Gabriel Zignani | Réponses ministérielles | Publié le 08/03/2016 | Mis à jour le 07/03/2016

La loi du 1er juillet 1901 ne contient aucune obligation d’ordre comptable de portée générale soumettant les associations à la publication de leurs comptes en raison de leur forme juridique. Cependant un grand nombre de textes législatifs et réglementaires s’imposent à elles, notamment au regard de leur mode de financement.

Ainsi, la tenue d’une comptabilité conforme aux prescriptions du plan comptable associatif fixé par le règlement n°99-01 adopté le 16 février 1999 à force obligatoire pour certaines d’entre-elles. Sont notamment visées les associations recevant plus de 153 000 euros de subventions ou de dons.

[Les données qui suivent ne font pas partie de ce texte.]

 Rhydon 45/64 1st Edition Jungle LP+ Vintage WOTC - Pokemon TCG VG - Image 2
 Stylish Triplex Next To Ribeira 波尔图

Les obligations posées par l’article 10 de la loi n°2000-321 du 12 avril 2000 [1] relative aux droits des citoyens dans leurs relations avec les administrations n’emportent pas les mêmes obligations à l’égard des associations concernées. Ces dispositions ne soumettent pas les associations concernées à la tenue d’une comptabilité conforme au plan comptable associatif.

Conformément aux dispositions de l‘arrêté du 11 octobre 2006 [2] relatif au compte rendu financier prévu par l’article 10 de la loi du 12 avril 2000 relative aux droits des citoyens dans leurs relations avec les administrations, le compte-rendu financier a pour objet exclusif la description des opérations comptables qui attestent de la conformité des dépenses effectuées à l’objet de la subvention. Ces associations, peuvent ainsi se limiter à une comptabilité de trésorerie dite en partie simple qui se concrétisera par un enregistrement chronologique des dépenses et des recettes.

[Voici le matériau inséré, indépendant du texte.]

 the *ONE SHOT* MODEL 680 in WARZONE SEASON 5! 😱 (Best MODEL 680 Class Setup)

Cette comptabilité réduite répond aux besoins d’une grande majorité des associations qui, d’une part, ne disposent pas des capacités matérielles et financières leur permettant d’établir une comptabilité détaillée et, d’autre part, perçoivent annuellement une ou plusieurs subventions publiques pour un montant inférieur à 1 000 euros.

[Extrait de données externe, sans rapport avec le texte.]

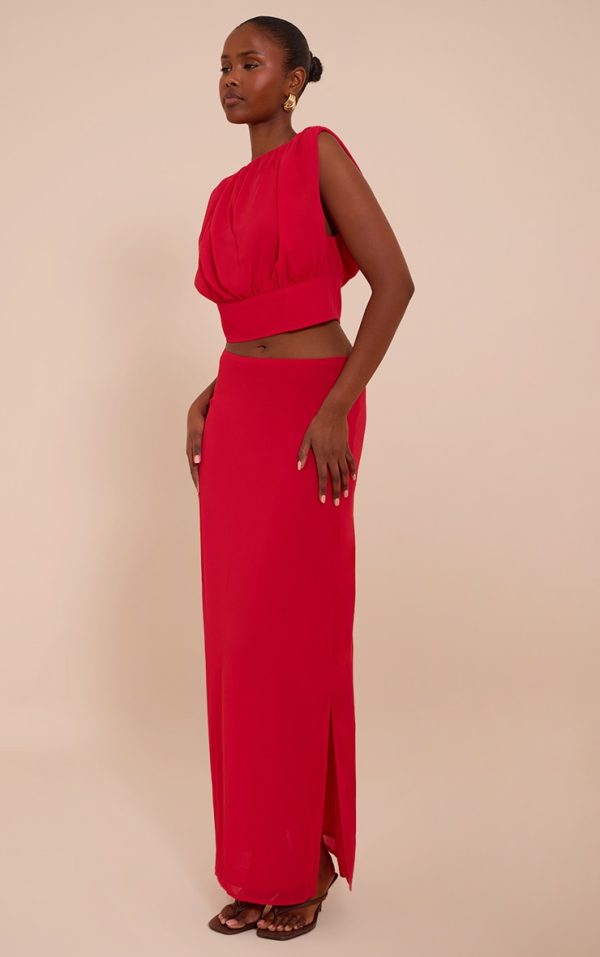 de3e418703e1c79daf4e40dfe449a6f3c41a35ff_CNN1881_1_tomato_red_chiffon_split_maxi_skirt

Sur un total de 550 000 associations récipiendaires de subventions publiques, les travaux de recherche permettent d’estimer que 420 000 d’entre elles bénéficient de moins de 1 000 euros de subvention par an. Aussi les obligations comptables auxquelles elles sont soumises doivent demeurer proportionnées. C’est le sens des travaux engagés dans le cadre de l’ordonnance n°2015-904 du 23 juillet 2015 [3] portant simplification du régime des associations et des fondations qui vise à simplifier les démarches des associations et faciliter leurs modalités de financements sans alourdir les formalités qui en résultent.